* Estratto del testo
┏━━
Quale Cai per il futuro?

Articolo di Elio Candussi

Il CAI da parecchi anni mi sembra una nobildonna un po’ in là con gli anni, che però fa fatica ad inseguire i cambiamenti di un mondo che si trasforma a gran velocità. Un nobildonna con un glorioso passato, quando era automatico consultarla se c’era un problema riguardante la montagna, in ogni settore.

Continua ad avere una sua autorevolezza su alcune tematiche come ad es. tutela ambiente montano, alpinismo giovanile, escursionismo seniores, scialpinismo, sentieristica, soccorso alpino, gestione rifugi, ecc.

Oggi però il CAI è uno dei vari protagonisti (o ”stakeholders” che dir si voglia) del mondo della montagna e, nei vari settori, è costretto a confrontarsi con altri soggetti nuovi e ad alta specializzazione.

Ma il nostro sodalizio sembra essersi un po’ richiuso in sé stesso, è diventato sempre più ”autoreferenziale”, cioè si confronta con i soci, ma troppo poco col mondo esterno. Ne è testimonianza la rivista ”Montagne360” che viene stampata in 200 mila copie a fronte di 300 mila soci, il che significa non viene distribuita né letta al di fuori del nostro ambiente.

Il CAI sembra anche misoneista cioè fa fatica a capire le novità dei nuovi frequentatori della montagna, con i nuovi sport o divertimenti offerti in ambito montano, col capitalismo sfrenato che impone la sua visione economicistica della natura, spesso irrispettosa dell’ambiente. La sua voce di protesta, quando esce sui media, solo raramente è ascoltata, soprattutto dalle istituzioni, a livello nazionale e regionale. Un esempio recente è il decreto legislativo n.40 del febbraio 2021, col suo famigerato art. 26 riguardo l’obbligo del kit di autosoccorso, dove il CAI non è stato ascoltato. Oppure a livello regionale dove la nostra opposizione alla creazione di certe superflue piste forestali e certi impianti di risalita per lo sci da pista non ha ovunque fatto breccia, né tra i cittadini né tra le autorità.
┗━━
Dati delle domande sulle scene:
┏━━
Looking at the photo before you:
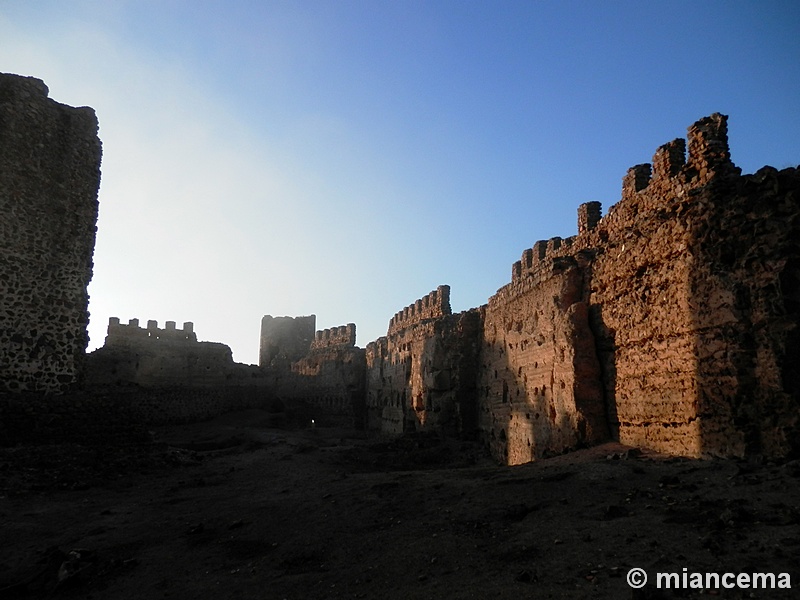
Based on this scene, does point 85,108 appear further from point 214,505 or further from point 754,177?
point 754,177

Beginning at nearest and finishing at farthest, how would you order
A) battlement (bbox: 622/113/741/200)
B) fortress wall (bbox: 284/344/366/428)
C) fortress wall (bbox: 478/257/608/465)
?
1. battlement (bbox: 622/113/741/200)
2. fortress wall (bbox: 478/257/608/465)
3. fortress wall (bbox: 284/344/366/428)

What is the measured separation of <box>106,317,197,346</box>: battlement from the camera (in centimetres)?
3014

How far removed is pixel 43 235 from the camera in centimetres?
1321

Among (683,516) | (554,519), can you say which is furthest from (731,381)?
(554,519)

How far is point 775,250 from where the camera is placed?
268 inches

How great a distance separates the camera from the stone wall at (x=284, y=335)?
1911 inches

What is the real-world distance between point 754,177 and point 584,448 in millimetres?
5524

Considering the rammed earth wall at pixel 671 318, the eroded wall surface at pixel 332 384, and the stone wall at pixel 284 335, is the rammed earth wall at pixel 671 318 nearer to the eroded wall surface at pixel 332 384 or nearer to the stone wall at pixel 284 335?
the eroded wall surface at pixel 332 384

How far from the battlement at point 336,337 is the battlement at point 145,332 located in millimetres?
8398

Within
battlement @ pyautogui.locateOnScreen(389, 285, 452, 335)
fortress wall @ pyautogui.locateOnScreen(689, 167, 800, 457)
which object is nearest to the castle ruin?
fortress wall @ pyautogui.locateOnScreen(689, 167, 800, 457)

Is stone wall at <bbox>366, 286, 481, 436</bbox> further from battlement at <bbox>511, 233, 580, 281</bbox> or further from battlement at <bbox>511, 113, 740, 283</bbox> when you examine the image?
battlement at <bbox>511, 113, 740, 283</bbox>

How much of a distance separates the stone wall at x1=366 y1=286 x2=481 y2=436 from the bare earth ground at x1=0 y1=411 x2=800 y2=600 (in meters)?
9.06

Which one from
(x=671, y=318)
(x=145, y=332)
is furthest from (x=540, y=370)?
(x=145, y=332)

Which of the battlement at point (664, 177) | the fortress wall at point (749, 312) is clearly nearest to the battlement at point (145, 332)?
the battlement at point (664, 177)
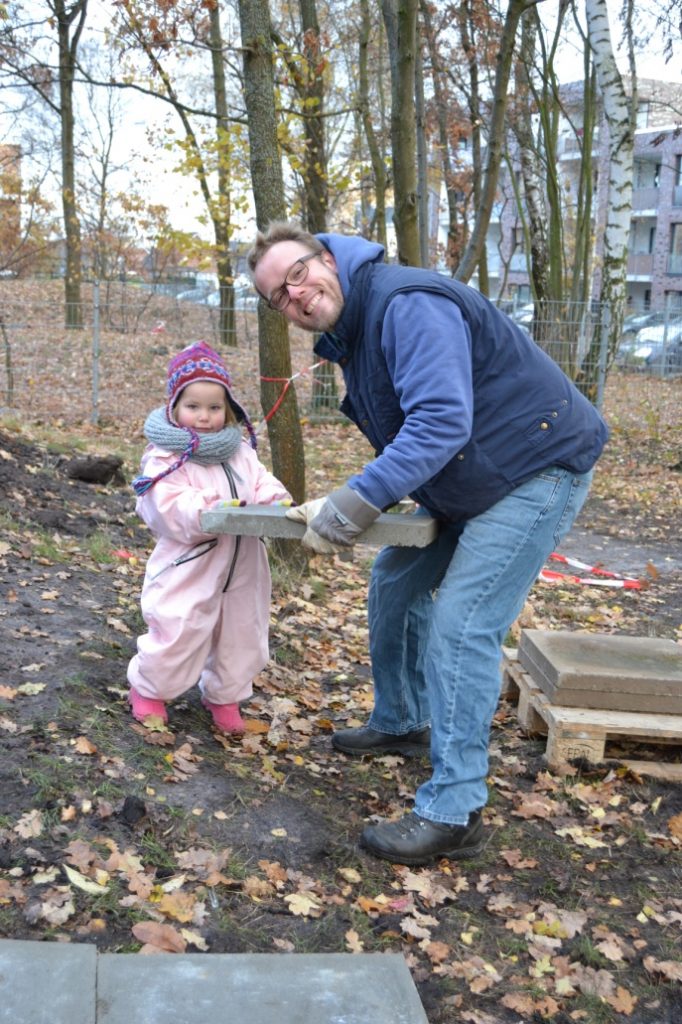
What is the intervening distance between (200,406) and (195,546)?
0.53 meters

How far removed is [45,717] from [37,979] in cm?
165

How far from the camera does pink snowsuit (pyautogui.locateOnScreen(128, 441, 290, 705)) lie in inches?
149

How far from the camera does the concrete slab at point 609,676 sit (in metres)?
4.26

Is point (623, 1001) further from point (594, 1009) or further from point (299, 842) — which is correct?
point (299, 842)

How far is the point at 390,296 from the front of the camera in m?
3.12

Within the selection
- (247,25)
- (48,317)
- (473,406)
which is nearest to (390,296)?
(473,406)

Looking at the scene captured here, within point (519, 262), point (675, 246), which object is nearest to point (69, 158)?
point (519, 262)

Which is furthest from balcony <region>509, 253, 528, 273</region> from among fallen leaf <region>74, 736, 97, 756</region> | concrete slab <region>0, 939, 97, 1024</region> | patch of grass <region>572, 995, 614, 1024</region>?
concrete slab <region>0, 939, 97, 1024</region>

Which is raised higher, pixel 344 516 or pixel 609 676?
pixel 344 516

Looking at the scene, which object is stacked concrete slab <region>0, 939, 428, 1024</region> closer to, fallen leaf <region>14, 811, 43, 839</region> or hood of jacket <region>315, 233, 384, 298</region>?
fallen leaf <region>14, 811, 43, 839</region>

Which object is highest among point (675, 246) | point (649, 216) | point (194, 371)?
point (649, 216)

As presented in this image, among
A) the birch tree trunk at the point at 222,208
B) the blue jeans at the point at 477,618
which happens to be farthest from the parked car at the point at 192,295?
the blue jeans at the point at 477,618

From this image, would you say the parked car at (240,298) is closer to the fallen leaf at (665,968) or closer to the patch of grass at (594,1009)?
the fallen leaf at (665,968)

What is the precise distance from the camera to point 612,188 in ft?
49.1
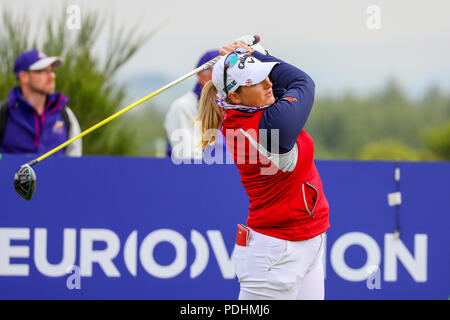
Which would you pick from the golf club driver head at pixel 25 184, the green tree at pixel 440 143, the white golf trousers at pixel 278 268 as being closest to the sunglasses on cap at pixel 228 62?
the white golf trousers at pixel 278 268

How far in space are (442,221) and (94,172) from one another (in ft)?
8.68

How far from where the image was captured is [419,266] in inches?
212

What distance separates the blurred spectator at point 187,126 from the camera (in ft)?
18.3

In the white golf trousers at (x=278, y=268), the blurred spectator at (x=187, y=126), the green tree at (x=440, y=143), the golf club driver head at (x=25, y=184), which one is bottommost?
the green tree at (x=440, y=143)

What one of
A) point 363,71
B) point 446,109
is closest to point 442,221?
point 363,71

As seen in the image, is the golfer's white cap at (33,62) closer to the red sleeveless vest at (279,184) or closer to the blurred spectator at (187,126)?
the blurred spectator at (187,126)

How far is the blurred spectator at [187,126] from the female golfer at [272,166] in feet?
5.79

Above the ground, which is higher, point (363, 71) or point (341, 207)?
point (363, 71)

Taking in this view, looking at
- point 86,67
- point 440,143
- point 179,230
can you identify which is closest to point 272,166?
point 179,230

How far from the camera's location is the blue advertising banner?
5.36m

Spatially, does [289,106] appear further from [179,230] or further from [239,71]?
[179,230]

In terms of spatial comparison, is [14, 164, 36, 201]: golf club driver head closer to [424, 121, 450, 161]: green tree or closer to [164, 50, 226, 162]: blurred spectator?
[164, 50, 226, 162]: blurred spectator

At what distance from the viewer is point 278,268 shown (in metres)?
3.62
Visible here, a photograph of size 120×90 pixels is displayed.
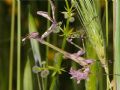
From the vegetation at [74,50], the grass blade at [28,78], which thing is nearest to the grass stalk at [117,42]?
the vegetation at [74,50]

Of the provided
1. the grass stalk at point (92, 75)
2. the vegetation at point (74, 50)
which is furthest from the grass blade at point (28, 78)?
the grass stalk at point (92, 75)

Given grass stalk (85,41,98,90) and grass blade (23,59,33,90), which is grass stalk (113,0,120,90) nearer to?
grass stalk (85,41,98,90)

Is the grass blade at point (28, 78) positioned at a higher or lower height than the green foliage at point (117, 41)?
lower

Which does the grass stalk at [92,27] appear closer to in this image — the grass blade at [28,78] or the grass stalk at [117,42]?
the grass stalk at [117,42]

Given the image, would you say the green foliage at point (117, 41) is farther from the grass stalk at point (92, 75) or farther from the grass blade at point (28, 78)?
the grass blade at point (28, 78)

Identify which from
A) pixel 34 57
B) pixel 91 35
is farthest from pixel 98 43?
pixel 34 57

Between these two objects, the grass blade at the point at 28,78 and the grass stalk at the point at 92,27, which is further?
the grass blade at the point at 28,78

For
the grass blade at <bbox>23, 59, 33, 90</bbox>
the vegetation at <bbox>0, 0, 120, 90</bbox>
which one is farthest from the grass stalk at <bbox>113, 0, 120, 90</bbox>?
the grass blade at <bbox>23, 59, 33, 90</bbox>

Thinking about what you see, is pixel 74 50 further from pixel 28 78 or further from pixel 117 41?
pixel 117 41

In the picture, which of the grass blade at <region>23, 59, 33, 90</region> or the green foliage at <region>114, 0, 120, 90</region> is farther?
the grass blade at <region>23, 59, 33, 90</region>

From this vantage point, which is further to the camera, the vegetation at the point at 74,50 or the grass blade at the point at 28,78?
the grass blade at the point at 28,78

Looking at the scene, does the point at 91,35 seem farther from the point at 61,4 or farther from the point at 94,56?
┗━━
* Esercizio scritto 1
Per ognuna di queste affermazioni, di' se concorda con l'articolo sul futuro del CAI: rispondi sì o no e cita tra virgolette le parole precise dell'articolo che lo dimostrano. (a) La rivista "Montagne360" esce in 200 mila copie. (b) Per il decreto legislativo n.40 del febbraio 2021 il CAI è stato ascoltato. (c) Il CAI non ha più alcuna autorevolezza sulla sentieristica.
* Esercizio scritto 2
Scrivi il seguito dell'articolo sul futuro del CAI, ripartendo dopo la sua ultima frase.
Questi dati vengono da un'altra fonte.

* Risultato dell'esercizio 1
(a) Sì: "viene stampata in 200 mila copie a fronte di 300 mila soci".
(b) No: "dove il CAI non è stato ascoltato".
(c) No: "Continua ad avere una sua autorevolezza su alcune tematiche come ad es. tutela ambiente montano, alpinismo giovanile, escursionismo seniores, scialpinismo, sentieristica".

* Risultato dell'esercizio 2
L’impressione è che CAI abbia un ruolo pubblico riconosciuto quasi soltanto per il Soccorso Alpino, la manutenzione della sentieristica o poco più.

Un’ultima considerazione riguarda il ruolo femminile nel nostro Sodalizio. In Italia le donne sono il 51% della popolazione, mentre nel CAI raggiungono solamente il 37% degli iscritti; per non parlare del loro modestissimo peso a livello direttivo, dai presidenti di sezione in su. Il CAI appare di fatto come una organizzazione misogina.

Per concludere credo che il CAI abbia bisogno di una profonda rifondazione strategica, riducendo la burocrazia interna ed i troppi organismi autoreferenziali, gravati da tempi di decisione geologici. E che debba aprirsi al mondo esterno, confrontarsi con i vari ”stakeholders”, trovare una propria collocazione e fare delle scelte.

Una sfida per la nuova Presidenza ed i suoi collaboratori.

Elio Candussi

Sono felice di pubblicare l’acuta analisi dell’amico Elio Candussi della Sezione di Gorizia e responsabile seniores del VFG, sull’attuale situazione del CAI.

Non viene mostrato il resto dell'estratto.